• Source extract:
--*--
Volume 2, No.1

April 29 , 2008



Authored by:  Sean Sullivan, JD

President & CEO

Newest research with employers reveals that the largest "cost" of illness is not medical care but lost productivity. This makes prevention of disease a better investment than ever.

"In the Balance"

An April 8th Washington Post article by David Brown – titled “In the Balance” – argued that, with few exceptions, the total cost of preventive health services such as screenings exceeds the direct short-term costs (medications, physician office visits, hospital stays) of treating the people whose diseases we’re trying to prevent.  A second associated theme of the article is that by preventing disease society will prolong lives and ultimately incur greater total direct health care costs than if these same people had just died earlier.

In addition to being objectionable on moral grounds – that letting people suffer is cheaper than trying to prevent suffering – Mr. Brown’s argument is seriously flawed on economic grounds.  The principal flaw is his failure to account for all the “indirect” costs of illness, which far exceed the direct health care costs that are his concern and add up to a huge “burden of illness” on employers, the economy, and our society.

Landmark studies at the Dow Chemical Company and J.P. Morgan Chase Bank One have shown quite dramatically that spending for medical care is much the smallest part of the total cost of poor health for employers who pay about half the medical bill in the United States.  The lion’s share of these costs – of this total burden of illness – take the form of lost productivity in the work place – of absenteeism, and especially of presenteeism, or reduced performance while at work resulting from health-induced limitations on the functional ability to perform various job functions.  Presenteeism alone is more than double the cost of absence and direct medical care combined at both Dow and J.P. Morgan Chase Bank One.

In our aging society the burden on working people of caring for chronically ill elders and children is adding substantially to the total cost of lost productivity.
--*--
Saved entries
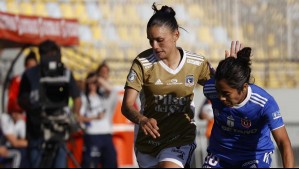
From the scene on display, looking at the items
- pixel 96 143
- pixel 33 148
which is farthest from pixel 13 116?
pixel 33 148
--*--
• Assignment 1:
In the passage on illness costs, which two employers conducted the landmark studies?
• Assignment 2:
Copy out the passage on illness costs from "In our aging" to "of lost productivity.".
None of the saved entries are needed here.

• Answer box 1:
The Dow Chemical Company and J.P. Morgan Chase Bank One.

• Answer box 2:
In our aging society the burden on working people of caring for chronically ill elders and children is adding substantially to the total cost of lost productivity.